WHAT TO PRODUCE: Write the stretch of items from the line containing "Across all of" through the line containing "0.35 meters", both included, as a JSON list of strings with one string per line and blank lines omitted.

[Saved data entries]
—————
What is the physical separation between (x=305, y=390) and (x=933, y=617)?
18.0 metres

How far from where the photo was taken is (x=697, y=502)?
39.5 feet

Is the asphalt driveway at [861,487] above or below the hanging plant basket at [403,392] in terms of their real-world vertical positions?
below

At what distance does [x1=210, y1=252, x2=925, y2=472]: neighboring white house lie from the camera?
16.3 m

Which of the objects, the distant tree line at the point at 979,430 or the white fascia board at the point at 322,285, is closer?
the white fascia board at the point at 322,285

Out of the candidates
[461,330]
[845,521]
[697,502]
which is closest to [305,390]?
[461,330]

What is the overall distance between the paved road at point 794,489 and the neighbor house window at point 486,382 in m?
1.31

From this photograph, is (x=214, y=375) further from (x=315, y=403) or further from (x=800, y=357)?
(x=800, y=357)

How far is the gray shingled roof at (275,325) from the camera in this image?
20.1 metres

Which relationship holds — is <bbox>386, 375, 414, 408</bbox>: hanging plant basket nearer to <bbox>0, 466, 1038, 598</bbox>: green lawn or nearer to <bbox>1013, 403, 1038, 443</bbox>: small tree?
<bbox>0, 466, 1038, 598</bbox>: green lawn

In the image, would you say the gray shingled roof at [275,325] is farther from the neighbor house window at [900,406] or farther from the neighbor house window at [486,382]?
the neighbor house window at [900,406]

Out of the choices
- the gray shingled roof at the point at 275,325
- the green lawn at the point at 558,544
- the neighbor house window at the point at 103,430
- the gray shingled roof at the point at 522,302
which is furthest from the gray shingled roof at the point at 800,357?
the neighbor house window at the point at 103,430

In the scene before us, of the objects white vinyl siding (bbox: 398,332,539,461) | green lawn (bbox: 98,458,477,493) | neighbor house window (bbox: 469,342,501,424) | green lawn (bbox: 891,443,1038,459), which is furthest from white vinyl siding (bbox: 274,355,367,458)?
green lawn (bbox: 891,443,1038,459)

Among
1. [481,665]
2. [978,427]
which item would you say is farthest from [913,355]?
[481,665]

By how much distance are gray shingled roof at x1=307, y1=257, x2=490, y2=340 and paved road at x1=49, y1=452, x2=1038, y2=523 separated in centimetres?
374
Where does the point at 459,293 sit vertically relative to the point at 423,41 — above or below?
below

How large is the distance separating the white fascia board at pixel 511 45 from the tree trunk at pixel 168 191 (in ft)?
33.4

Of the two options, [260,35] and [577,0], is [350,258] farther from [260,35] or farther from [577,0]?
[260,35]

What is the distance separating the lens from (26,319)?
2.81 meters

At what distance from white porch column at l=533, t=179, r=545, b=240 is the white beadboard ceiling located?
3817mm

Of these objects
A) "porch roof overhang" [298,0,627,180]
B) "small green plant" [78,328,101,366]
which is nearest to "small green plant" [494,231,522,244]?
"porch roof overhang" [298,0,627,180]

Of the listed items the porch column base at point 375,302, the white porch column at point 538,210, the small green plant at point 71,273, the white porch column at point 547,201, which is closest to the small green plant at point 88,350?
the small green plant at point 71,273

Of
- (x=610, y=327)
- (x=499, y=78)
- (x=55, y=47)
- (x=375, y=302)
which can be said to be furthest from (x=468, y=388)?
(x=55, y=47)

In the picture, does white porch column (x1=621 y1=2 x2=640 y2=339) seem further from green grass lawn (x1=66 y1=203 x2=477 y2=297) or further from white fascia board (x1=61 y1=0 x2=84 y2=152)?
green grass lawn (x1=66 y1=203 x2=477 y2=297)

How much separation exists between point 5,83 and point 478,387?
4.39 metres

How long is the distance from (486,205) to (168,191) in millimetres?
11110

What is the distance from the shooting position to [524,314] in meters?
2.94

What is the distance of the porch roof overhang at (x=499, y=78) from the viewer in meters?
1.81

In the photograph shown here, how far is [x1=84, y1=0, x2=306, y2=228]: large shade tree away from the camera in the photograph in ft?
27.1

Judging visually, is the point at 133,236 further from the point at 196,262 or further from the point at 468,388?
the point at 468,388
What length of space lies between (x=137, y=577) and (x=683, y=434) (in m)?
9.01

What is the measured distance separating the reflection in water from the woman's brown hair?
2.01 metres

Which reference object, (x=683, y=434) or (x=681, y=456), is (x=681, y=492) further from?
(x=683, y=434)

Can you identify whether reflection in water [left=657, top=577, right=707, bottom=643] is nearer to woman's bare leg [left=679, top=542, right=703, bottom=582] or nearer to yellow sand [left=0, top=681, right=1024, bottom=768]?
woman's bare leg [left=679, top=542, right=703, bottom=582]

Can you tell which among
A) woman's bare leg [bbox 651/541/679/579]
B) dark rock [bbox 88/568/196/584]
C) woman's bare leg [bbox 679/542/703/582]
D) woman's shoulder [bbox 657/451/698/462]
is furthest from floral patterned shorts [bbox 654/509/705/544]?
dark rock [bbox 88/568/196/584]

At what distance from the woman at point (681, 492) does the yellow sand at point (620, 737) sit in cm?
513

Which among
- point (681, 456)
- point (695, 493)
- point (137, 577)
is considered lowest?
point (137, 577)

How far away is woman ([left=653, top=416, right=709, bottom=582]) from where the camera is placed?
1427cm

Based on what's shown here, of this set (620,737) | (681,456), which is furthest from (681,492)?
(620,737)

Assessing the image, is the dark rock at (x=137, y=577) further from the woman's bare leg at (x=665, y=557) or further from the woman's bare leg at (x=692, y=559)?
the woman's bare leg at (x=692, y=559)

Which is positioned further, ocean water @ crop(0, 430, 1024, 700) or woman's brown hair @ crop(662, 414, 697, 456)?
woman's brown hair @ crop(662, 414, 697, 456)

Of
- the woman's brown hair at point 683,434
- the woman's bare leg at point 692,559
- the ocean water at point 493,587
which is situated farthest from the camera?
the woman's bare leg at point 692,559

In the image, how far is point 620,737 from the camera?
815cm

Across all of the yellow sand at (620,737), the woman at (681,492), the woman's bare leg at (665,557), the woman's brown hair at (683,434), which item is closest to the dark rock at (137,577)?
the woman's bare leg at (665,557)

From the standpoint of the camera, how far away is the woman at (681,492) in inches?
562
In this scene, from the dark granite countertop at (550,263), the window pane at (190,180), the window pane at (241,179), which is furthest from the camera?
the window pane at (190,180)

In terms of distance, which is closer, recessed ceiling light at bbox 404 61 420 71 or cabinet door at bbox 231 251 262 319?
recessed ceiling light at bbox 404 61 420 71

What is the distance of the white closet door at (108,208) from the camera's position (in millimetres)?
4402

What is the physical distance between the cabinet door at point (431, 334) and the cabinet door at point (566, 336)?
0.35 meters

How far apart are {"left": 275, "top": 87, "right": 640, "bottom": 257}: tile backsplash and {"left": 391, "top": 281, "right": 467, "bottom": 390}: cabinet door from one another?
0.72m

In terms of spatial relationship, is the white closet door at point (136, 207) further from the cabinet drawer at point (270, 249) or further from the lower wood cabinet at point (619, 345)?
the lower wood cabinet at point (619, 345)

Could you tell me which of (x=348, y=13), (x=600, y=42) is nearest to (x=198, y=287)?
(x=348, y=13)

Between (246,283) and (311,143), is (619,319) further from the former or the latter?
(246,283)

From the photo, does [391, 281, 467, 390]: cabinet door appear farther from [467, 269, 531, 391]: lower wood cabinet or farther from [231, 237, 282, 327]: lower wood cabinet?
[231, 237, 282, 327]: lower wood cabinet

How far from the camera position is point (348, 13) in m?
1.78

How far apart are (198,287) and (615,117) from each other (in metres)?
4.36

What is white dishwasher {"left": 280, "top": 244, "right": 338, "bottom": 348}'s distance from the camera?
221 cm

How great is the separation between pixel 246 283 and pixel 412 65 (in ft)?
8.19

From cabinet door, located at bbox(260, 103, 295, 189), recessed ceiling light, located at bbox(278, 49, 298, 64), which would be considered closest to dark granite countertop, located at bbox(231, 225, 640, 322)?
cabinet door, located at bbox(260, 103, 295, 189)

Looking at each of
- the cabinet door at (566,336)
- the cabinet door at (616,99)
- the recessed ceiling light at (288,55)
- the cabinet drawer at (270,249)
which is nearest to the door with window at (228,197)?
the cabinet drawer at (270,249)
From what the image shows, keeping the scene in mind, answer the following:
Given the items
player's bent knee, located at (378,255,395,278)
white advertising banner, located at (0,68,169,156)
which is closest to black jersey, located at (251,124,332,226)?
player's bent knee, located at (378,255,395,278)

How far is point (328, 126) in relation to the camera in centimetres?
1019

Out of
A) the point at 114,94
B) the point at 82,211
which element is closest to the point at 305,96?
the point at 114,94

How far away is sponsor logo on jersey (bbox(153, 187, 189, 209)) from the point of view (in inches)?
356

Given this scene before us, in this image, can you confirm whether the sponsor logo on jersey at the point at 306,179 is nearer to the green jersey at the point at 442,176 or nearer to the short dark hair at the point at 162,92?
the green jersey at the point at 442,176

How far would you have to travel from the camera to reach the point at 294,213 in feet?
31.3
—————
TASK OUTPUT:
[
  "Across all of the yellow sand at (620,737), the woman at (681,492), the woman's bare leg at (665,557), the woman's brown hair at (683,434), which item is closest to the dark rock at (137,577)?",
  "the woman's bare leg at (665,557)",
  "From the standpoint of the camera, how far away is the woman at (681,492) in inches?",
  "562",
  "In this scene, from the dark granite countertop at (550,263), the window pane at (190,180), the window pane at (241,179), which is furthest from the camera?",
  "the window pane at (190,180)",
  "In terms of distance, which is closer, recessed ceiling light at bbox 404 61 420 71 or cabinet door at bbox 231 251 262 319?",
  "recessed ceiling light at bbox 404 61 420 71",
  "What is the distance of the white closet door at (108,208) from the camera's position (in millimetres)?",
  "4402",
  "What is the physical distance between the cabinet door at point (431, 334) and the cabinet door at point (566, 336)?",
  "0.35 meters"
]